Structures of NPY receptors reveled receptor-specific recognition of NPY peptides

Neuropeptide Y (NPY) receptors play important roles in appetite regulation. Many efforts have been made to develop drugs to treat obesity by regulating this system. However, the drug discovery is limited by the lack of structural understanding about the distinct recognition patterns between the receptors and their peptide ligands.

In a study published in Science Advances, a team of researchers provide structural and mechanistic insights into NPY signal recognition and transduction by determining the cryo-electron microscopy (cryo-EM) structures of three NPY receptors, Y1R, Y2R, and Y4R, in complex with the NPY peptides and Gi protein.

The groups have focused on structural studies of the NPY receptors for years. They previously solved the crystal structures of Y1R and Y2R bound to different antagonists, which deepened understanding of ligand recognition and subtype selectivity of the NPY receptors. These studies were published in Nature (2018) and Nature Communications (2021).

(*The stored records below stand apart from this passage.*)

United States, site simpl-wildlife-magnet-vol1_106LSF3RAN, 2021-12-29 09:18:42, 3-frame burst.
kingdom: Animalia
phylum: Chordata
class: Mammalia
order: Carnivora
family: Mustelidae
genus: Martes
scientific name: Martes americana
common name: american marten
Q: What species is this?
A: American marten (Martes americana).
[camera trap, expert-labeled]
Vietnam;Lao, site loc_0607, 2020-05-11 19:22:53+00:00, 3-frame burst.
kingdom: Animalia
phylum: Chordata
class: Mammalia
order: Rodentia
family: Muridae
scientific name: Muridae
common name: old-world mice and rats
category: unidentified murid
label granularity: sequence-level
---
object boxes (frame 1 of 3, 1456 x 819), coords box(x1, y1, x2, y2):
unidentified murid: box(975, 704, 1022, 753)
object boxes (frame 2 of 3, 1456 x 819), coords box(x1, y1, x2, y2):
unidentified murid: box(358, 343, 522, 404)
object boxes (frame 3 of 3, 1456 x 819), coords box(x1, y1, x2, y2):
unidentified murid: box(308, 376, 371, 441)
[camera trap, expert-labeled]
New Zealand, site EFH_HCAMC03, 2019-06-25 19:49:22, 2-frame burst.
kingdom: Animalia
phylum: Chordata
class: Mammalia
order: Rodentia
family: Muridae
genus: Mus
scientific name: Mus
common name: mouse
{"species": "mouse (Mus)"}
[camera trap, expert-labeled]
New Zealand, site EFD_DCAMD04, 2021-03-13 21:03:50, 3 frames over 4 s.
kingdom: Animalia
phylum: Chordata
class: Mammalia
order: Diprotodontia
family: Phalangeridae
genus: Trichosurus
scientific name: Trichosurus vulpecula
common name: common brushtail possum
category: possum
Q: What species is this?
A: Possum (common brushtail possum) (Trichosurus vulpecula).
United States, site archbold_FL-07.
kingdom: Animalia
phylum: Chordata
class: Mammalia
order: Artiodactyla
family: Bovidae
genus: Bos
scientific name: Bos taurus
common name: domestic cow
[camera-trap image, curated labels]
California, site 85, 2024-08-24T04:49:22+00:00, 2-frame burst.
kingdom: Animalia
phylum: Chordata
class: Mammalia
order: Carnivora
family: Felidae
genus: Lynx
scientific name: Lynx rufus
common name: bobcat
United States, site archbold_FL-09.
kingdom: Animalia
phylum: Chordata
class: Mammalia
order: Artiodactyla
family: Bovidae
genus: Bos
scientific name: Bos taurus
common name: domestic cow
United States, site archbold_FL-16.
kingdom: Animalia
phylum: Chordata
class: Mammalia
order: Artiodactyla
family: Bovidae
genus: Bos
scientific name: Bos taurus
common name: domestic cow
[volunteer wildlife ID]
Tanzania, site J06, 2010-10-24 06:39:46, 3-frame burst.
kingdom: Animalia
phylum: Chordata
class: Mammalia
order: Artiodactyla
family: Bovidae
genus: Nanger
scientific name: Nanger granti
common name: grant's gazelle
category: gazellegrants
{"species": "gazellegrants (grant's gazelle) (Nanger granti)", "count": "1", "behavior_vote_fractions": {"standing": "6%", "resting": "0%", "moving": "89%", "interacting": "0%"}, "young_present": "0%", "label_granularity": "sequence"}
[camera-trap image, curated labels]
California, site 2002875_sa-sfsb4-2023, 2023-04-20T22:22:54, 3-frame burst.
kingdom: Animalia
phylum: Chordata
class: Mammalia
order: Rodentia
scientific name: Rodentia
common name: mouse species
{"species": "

Combined with mutagenesis, ligand binding, and cell signaling data, the YR-NPY structures reveal interaction details between different NPY receptors and the NPY peptide, and demonstrate that the peptide ligand adopts distinct conformations upon binding to different receptors. This is consistent with the fact that although the NPY receptors share poor sequence identity, they bind NPY with high affinity.

It has been known that the N terminus of the NPY peptide contributes differently to the binding of the peptide to the different NPY receptors, playing a role in subtype selectivity. This is supported by the YR structures, in which the peptide N terminus forms extensive interactions with Y1R, but not with Y2R and Y4R.

Further inspection of the structures revealed that different NPY receptors interact with the middle region of the NPY peptides through different extracellular loops. The receptor extracellular region most likely plays a role in initial ligand recognition, ensuring efficient binding between the receptor and ligand.

In addition, distinct interaction patterns with the last five amino acids at the C terminus of the NPY peptide were observed for different NPY receptors. This region extends into the ligand-binding pocket of the receptor transmembrane domain, leading to conformational changes of the transmembrane helices and subsequent activation of the receptor.

This study uncovers key factors that govern NPY signal recognition and transduction, and would enable development of new anti-obesity drugs with improved efficacy and reduced side effects.